■ WRITTEN PROBLEM ■
Return the records word for word, starting at the line that contains "Is the point at 553,207" and ending with the last line of the records.

■ DATA TO USE ■

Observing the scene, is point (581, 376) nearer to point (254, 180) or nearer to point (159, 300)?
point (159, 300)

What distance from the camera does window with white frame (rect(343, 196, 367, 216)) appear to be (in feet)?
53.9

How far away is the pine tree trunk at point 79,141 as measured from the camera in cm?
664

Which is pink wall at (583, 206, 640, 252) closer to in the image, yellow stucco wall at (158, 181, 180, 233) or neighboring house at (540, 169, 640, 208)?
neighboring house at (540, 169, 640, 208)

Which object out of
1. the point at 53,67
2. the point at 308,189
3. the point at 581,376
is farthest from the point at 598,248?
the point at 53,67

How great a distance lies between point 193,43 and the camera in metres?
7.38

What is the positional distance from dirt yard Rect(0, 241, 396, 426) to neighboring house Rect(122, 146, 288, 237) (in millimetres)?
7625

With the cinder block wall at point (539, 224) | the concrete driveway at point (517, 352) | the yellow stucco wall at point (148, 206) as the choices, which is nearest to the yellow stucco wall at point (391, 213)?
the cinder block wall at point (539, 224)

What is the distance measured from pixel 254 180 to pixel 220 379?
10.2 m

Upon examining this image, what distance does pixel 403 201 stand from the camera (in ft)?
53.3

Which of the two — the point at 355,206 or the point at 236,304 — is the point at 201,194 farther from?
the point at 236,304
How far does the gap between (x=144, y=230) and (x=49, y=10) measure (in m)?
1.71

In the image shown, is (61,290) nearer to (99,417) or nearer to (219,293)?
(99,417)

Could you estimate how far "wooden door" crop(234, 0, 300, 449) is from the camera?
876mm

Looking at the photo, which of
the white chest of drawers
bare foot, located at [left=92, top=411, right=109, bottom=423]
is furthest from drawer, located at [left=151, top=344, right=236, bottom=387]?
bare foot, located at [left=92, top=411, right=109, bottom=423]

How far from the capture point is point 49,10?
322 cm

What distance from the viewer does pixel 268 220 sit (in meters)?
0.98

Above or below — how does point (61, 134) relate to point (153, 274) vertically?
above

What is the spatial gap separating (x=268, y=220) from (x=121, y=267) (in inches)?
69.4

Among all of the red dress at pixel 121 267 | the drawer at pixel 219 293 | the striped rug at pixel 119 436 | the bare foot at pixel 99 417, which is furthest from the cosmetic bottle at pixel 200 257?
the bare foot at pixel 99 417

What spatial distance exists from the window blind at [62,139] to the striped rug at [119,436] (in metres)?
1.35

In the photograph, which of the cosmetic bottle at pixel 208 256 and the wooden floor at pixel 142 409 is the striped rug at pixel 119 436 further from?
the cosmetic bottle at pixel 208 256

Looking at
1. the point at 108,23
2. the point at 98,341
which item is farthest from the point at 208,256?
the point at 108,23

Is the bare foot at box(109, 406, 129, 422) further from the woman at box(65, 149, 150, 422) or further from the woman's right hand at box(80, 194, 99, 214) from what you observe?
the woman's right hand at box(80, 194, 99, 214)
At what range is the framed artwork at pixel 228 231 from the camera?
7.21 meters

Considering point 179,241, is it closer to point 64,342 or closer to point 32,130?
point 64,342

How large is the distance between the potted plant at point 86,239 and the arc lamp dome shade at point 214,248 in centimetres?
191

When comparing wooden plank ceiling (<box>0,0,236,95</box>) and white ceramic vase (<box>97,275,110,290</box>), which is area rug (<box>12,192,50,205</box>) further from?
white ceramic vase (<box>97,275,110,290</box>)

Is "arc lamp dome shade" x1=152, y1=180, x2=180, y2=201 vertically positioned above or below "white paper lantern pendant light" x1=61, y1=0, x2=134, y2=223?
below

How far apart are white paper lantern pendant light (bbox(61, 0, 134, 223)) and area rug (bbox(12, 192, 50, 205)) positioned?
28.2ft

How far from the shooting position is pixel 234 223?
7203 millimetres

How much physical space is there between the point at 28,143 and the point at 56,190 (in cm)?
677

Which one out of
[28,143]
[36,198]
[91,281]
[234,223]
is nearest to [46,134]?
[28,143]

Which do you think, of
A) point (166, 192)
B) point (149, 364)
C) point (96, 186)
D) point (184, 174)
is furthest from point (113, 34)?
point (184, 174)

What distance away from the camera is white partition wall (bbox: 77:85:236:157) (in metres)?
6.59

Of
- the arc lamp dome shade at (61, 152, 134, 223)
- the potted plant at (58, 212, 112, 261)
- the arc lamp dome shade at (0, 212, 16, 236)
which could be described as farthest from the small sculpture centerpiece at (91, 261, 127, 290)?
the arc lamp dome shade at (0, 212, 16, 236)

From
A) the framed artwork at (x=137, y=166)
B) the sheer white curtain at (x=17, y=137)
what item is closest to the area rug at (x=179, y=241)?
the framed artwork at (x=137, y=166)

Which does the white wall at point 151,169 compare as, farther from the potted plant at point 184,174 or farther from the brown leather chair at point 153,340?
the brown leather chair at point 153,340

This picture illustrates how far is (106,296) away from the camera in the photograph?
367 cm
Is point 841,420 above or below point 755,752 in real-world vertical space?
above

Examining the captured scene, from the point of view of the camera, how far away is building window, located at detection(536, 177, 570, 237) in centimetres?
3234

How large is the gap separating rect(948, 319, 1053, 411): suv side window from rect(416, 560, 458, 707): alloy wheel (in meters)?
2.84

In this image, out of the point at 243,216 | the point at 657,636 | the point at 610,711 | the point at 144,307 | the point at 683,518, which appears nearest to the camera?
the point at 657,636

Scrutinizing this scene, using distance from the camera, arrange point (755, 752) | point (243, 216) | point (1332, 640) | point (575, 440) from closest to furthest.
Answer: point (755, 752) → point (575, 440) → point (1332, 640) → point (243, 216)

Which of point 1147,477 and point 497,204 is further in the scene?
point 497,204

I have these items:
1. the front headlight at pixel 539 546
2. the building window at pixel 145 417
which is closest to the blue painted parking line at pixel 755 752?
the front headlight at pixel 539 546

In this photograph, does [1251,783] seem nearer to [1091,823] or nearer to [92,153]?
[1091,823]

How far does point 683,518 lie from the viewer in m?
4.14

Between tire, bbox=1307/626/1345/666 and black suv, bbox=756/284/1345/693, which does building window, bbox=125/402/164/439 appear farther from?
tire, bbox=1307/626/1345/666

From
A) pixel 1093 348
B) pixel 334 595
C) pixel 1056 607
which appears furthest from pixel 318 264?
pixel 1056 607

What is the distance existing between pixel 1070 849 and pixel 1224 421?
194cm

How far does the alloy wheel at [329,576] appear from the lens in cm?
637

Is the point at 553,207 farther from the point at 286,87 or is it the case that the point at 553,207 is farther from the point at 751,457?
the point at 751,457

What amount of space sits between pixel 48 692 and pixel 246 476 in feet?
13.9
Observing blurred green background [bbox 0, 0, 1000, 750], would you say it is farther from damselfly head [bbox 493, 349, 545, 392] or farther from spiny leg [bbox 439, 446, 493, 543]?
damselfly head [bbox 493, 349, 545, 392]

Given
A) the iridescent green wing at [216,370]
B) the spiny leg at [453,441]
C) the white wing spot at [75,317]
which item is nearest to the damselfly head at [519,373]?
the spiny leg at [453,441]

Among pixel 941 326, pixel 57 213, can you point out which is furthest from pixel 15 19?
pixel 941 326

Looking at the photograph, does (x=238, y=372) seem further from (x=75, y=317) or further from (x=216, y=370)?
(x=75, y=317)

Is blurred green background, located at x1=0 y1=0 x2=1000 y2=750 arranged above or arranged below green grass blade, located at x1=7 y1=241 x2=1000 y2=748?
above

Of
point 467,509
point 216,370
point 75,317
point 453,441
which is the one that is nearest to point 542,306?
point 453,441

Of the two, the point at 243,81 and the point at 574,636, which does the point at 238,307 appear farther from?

■ THE SOLUTION ■
Is the point at 553,207 farther from the point at 286,87 or is it the case that the point at 553,207 is farther from the point at 751,457?
the point at 751,457

What amount of space sits between pixel 48 692 and pixel 246 476 in feet?
13.9
Observing blurred green background [bbox 0, 0, 1000, 750], would you say it is farther from damselfly head [bbox 493, 349, 545, 392] or farther from spiny leg [bbox 439, 446, 493, 543]?
damselfly head [bbox 493, 349, 545, 392]

Given
A) the iridescent green wing at [216,370]
B) the spiny leg at [453,441]
C) the white wing spot at [75,317]
which item is nearest to the damselfly head at [519,373]?
the spiny leg at [453,441]

Among pixel 941 326, pixel 57 213, can you point out which is furthest from pixel 15 19?
pixel 941 326

Looking at the photograph, does (x=238, y=372) seem further from (x=75, y=317) or further from (x=216, y=370)?
(x=75, y=317)

Is blurred green background, located at x1=0 y1=0 x2=1000 y2=750 arranged above or arranged below green grass blade, located at x1=7 y1=241 x2=1000 y2=748?
above

Of
point 467,509
point 216,370
point 75,317
point 453,441
which is the one that is nearest to point 542,306?
point 453,441

Of the two, the point at 243,81 and the point at 574,636, which does the point at 238,307 appear farther from?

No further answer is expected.